In church membership, we don’t simply say “I commit,” but also “I belong.” If new members are making public statements of commitment to the church, the church should likewise be making public statements of commitment to them. Early Christianity scholar Joseph Hellerman puts it well in When the Church Was a Family:

Spiritual formation occurs primarily in the context of community. People who remain contented with their brothers and sisters in the local church almost invariably grow in self-understanding, and they mature in their ability to relate in healthy ways to God and to their fellow human beings. This is especially the case for those courageous Christians who stick it out through the often messy process of interpersonal discord and conflict resolution. Long-term interpersonal relationships are the crucible of genuine progress in the Christian life. People who stay grow.

Call people to commit, but also invite them to belong.

2. Prioritize Life-Giving Community

I’m an advocate of life-giving community groups. My heart isn’t simply for small groups that gather two or four times a month at someone’s house—as great as that step is. My hope is that adults, teens, and children find rhythms of true community together. A small group is a people, not a time on the calendar. Healthy groups encourage, challenge, and support one another.

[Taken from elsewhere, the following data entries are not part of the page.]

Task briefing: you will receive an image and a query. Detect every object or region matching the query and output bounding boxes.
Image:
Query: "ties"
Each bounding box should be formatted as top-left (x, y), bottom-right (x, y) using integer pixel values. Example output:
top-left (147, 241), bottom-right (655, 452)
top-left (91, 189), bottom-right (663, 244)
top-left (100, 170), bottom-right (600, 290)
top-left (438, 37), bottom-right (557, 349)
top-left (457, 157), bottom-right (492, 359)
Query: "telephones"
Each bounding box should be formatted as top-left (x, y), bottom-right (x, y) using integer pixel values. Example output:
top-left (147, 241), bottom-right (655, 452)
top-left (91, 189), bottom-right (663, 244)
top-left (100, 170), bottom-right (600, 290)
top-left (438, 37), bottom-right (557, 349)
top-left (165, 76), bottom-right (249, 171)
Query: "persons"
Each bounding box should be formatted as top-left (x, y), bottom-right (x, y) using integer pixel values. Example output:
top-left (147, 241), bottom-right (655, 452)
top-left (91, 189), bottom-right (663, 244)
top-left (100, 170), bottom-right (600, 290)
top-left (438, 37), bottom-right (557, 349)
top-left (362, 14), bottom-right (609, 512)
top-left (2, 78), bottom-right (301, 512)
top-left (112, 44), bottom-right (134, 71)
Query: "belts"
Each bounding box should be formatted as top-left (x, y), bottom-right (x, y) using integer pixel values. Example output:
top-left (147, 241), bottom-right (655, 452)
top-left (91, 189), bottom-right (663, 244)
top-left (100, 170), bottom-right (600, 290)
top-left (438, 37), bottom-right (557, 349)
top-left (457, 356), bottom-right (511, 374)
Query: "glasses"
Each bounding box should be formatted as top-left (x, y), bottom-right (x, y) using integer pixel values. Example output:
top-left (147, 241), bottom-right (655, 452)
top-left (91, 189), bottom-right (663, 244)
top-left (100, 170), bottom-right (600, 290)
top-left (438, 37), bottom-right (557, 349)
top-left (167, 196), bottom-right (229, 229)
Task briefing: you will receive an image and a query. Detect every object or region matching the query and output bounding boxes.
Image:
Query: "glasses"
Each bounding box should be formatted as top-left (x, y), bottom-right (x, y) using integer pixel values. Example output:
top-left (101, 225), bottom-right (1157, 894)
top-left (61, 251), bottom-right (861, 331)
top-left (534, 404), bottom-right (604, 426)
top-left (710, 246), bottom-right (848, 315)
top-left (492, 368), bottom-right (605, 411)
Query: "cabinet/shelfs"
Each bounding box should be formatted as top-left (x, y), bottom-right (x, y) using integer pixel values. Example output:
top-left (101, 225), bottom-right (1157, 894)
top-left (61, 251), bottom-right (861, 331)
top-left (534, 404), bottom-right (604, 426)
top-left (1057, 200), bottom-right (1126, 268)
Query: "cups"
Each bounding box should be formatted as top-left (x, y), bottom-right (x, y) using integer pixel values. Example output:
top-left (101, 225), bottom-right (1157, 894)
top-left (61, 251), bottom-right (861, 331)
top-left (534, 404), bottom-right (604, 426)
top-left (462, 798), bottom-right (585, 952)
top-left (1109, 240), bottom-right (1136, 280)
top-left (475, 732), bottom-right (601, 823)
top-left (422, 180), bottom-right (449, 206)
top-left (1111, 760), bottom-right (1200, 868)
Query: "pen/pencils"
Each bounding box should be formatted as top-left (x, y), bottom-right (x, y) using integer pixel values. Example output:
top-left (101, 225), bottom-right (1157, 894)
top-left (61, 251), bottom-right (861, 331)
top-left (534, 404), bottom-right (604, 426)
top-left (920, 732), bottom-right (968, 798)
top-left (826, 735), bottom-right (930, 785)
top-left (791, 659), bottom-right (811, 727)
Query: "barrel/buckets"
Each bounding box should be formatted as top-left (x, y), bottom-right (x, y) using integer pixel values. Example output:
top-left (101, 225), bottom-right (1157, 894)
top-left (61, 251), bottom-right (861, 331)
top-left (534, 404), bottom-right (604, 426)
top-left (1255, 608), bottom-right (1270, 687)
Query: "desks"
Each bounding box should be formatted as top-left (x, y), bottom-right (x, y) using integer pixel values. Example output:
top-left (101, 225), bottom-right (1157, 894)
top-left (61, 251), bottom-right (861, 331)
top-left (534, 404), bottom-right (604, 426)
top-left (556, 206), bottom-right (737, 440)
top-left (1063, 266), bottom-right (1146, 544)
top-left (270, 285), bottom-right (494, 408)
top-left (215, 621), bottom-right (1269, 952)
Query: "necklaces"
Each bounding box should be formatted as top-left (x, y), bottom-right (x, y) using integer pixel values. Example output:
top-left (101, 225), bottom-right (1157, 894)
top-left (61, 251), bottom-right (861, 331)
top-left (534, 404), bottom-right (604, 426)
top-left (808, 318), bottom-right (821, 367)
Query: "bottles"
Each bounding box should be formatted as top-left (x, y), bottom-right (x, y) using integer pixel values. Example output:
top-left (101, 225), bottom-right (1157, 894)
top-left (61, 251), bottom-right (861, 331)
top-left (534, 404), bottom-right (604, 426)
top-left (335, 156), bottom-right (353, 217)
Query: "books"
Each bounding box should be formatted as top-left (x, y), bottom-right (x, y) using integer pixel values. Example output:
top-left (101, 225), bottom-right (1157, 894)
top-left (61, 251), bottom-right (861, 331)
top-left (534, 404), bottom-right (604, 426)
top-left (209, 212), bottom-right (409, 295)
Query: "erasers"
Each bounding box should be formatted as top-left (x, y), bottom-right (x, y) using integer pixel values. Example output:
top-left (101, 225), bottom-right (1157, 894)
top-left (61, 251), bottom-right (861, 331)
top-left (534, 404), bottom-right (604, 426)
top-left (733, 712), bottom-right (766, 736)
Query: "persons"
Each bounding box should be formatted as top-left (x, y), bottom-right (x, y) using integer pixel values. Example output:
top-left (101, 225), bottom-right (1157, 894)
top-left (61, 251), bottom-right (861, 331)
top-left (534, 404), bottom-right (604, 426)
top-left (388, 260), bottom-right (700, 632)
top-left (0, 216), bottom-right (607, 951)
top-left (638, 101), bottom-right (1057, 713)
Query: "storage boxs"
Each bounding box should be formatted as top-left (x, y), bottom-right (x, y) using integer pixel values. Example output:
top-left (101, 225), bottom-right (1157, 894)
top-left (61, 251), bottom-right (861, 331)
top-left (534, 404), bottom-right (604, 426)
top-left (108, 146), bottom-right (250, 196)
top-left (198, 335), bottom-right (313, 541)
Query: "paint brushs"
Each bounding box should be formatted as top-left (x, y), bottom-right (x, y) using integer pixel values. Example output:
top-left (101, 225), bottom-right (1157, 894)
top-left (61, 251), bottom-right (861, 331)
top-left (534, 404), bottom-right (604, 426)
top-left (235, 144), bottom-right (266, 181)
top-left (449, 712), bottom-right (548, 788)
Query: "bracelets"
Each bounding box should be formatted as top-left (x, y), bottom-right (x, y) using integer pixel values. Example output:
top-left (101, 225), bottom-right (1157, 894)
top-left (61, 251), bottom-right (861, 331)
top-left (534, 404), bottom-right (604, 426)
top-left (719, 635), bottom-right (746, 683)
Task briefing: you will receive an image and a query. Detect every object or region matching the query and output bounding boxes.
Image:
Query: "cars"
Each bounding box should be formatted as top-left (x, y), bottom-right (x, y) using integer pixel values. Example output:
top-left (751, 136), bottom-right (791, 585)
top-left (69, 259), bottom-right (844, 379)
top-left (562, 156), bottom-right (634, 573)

But while I’m all-in on community groups, I deeply believe there’s no one right way to cultivate community in a church. If your church currently provides community through Sunday school classes, midweek services, or community service ministries, cultivate community where it exists—and when necessary, start new ministries to promote deeper relationships.

3. Commit to Shared Leadership

When we ponder the influence of loneliness on the Western church, we can make sense of several other pressing challenges—the lack of truly diverse congregations and ministries, the moral and relational failures of many leaders, and so on. Many failures of leadership are first failures of relationship, accountability, and shared authority.

For the church to take loneliness seriously, we must question the “leaders are lonely” logic. While primary leadership of a congregation or organization is indeed a heavy burden, loneliness can be significantly mitigated by shared leadership. A healthy group of elders, staff, or team of volunteer leaders—and an engaged church membership—decreases the burden on any one pastor or leader, protecting everyone involved.

4. Teach on Friendship and Community

Although many churches rightly teach on marriage, parenting, and family issues, it seems rare for a church to do a deep sermon series on friendships and community. But the Old Testament highlights Israel’s calling as a family, the friendship of David and Jonathan, and wisdom regarding friendship and loyalty. The New Testament provides a vision of Jesus’s intensely relational discipleship, the witness of the early church community in Acts, the “one another” commands in the epistles, and the hope of eternal fellowship at the end of the age.

Churches promote what they preach. The church that values friendship and community will leverage the pulpit to combat the loneliness epidemic.

5. Be Devoted to One Another

Western individualism has sparked unprecedented social isolation, so we need to work tirelessly to recover the biblical vision of human nature and community in our local churches.

Of course, this is hard work. That’s why Paul’s letters emphasize establishing healthy community in the local church through sacrificial relationships. By God’s grace, may we increasingly embody the call of Romans 12:10–13:

Be devoted to one another in love. Honor one another above yourselves. Never be lacking in zeal, but keep your spiritual fervor, serving the Lord. Be joyful in hope, patient in affliction, faithful in prayer. Share with the Lord’s people who are in need. Practice hospitality.